CHEYENNE, Wyo. It may be the only place in all of Wyoming where a vegetarian can get a respectable lunch at any number of eateries and candidates looking for cash can count on filling their pockets with rich people's money.
It's Teton County, per capita the wealthiest county in the United States, and home to the trendy and wealthy resort town of Jackson. It is also the nation's per-capita leader in large individual political donations.
For the 2003-2004 election cycle through Oct. 4, residents of Teton County, population 18,625, had given $1.36 million in individual donations of $200 or more to federal candidates, parties and political action committees, according to figures compiled by the Federal Elections Commission for the Center for Responsive Politics.
That comes to $72.92 per person more than residents of Washington, D.C., (No. 2, $65.92), or Manhattan, (No. 4, $55.98).
''It's been a combination of very intense political activism coupled with a fair degree of political money, both colliding in the same spot,'' summed up Mike Gierau, Wyoming's Democratic Party chair and a resident of Jackson, the Teton County seat.
According to the Internal Revenue Service, The average household income in Teton County in 2002, the most recent year for which data is available, was $107,694.
The uber-rich with vacation homes there include Vice President Dick Cheney. Whenever Air Force Two is parked at the airport, military trucks scan the wide sky with radar and fly fishermen pen angry letters to the editor about low-flying Black Hawk helicopters terrorizing the cutthroat.
''They used to say you had to be a millionaire to live here, but now they say you have to be a billionaire,'' lamented the county's elections supervisor, Sharon Nethercott. ''For someone who's lived here all their lives, it's really different. It's probably turned around 360 degrees in the last 30 years.''
Other wealthy resort areas with small populations rank high in donations as well. No. 3 is Pitkin County, Colo., where Aspen is the county seat ($55.98). No. 12 ($22.80) is Blaine County, Idaho, home of the Sun Valley resort area, where John Kerry and his wife, Teresa Heinz Kerry, have a ski getaway valued at nearly $5 million.
Warmer vacation destinations in the top 30 include Collier County, Fla., which includes Naples and Marco Island (No. 24, $16.19 per person); and Duke's County, Mass., better known as Martha's Vineyard (No. 25, $15.80).
Raw political activism, also coupled with money, of course, seems to be the most common thread among the counties and cities near the top of the list, however. For instance, communities around Washington, D.C., ranked very high on the list.
''There are obviously a lot of political people here and obviously a lot of lobbyists who know the value of giving and give a lot of money,'' said Steve Weiss, spokesperson for the Center for Responsive Politics, based in Washington.
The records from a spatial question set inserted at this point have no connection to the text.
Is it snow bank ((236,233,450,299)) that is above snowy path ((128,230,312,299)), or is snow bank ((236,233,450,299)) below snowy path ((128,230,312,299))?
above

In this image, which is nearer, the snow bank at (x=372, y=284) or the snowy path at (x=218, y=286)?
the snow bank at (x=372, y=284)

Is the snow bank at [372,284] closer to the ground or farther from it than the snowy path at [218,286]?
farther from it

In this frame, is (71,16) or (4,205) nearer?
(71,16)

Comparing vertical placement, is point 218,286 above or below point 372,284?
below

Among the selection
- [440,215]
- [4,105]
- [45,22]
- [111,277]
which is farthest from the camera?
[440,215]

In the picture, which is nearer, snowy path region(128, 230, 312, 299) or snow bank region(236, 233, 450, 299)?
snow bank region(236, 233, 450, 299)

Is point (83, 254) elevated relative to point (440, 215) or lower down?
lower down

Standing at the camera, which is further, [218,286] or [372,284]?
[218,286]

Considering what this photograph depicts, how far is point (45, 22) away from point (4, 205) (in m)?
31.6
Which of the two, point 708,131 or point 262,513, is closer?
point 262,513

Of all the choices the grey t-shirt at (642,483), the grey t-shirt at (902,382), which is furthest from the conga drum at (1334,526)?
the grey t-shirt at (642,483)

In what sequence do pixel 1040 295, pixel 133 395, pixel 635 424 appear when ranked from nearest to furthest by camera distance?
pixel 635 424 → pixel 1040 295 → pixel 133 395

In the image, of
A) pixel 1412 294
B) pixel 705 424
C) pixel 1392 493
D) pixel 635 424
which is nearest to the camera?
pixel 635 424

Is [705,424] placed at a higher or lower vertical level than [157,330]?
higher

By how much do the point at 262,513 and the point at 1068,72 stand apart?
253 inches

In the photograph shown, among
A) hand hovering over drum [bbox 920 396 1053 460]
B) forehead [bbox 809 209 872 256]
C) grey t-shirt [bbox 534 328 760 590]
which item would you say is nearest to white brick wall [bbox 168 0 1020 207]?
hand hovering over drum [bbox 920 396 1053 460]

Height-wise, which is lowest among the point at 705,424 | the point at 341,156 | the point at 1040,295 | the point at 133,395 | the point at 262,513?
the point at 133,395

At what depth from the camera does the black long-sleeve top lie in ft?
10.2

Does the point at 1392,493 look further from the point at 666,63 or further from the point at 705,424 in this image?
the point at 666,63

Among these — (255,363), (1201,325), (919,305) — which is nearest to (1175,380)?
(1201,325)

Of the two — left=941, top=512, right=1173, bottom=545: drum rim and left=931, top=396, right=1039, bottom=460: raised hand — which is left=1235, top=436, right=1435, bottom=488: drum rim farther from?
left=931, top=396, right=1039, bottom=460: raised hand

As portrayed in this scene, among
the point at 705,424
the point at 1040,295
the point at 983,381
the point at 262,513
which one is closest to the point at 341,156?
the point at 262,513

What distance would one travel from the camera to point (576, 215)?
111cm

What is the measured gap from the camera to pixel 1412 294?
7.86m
Then there are places like Shackelford County, Texas, (No. 6, $47.78) which has neither fancy resorts nor lots of lobbyists who are giving out of their own pockets. But it turns out that a fair amount of wealth can be found deep in the heart of Texas, just northeast of Abilene.
''My educated guess is this,'' said James Garrett, a former Shackelford County Democratic chairman and a resident of the county seat of Albany. ''We've probably got more millionaires per square inch in this little town than anywhere in the U.S. I suppose that one of them has given enough in a big chunk to take care of all of us.''
Oil, he said, has made many Shackelford County residents wealthy and most stayed close to home. ''They are really good about loyalty to our hometown,'' he said.
They are also loyal Republicans. Of the $149,176 donated to Republicans and Democrats from Shackelford County, pop. 3,305, 99 percent has gone to Republicans.
While Teton County has far more registered Republicans than Democrats 6,246 to 2,692 the figures show 50 percent of the individual donations raised there went to Democrats and 49 percent to Republicans.
''I would say that when I first came here it was predominantly Republican, probably almost 100 percent,'' said Jackie Montgomery, Teton County's Re-publican chair, who moved there from New York about 27 years ago.
Both parties routinely hold high-dollar fund-raisers in Jackson Hole, the spectacularly scenic valley that cradles Jackson and extends north into Grand Teton National Park.
In August, Cheney headlined a fund-raiser at a Jackson Hole ranch for several Senate candidates. Montgomery did not know how much was raised.
In June, Democrats raised $450,000 for the Kerry campaign at a $1,000-and-up event at a private home, while the Clintons and Sen. Max Baucus, D-Mont., have stopped through to raise money in years past, according to Gierau.
Despite all the money that comes out of Teton County, Wyoming has just three electoral votes and gets little attention from national candidates besides Cheney. Bush and Cheney stopped through Wyoming in 2000, but neither ticket has publicly campaigned in Wyoming this election season.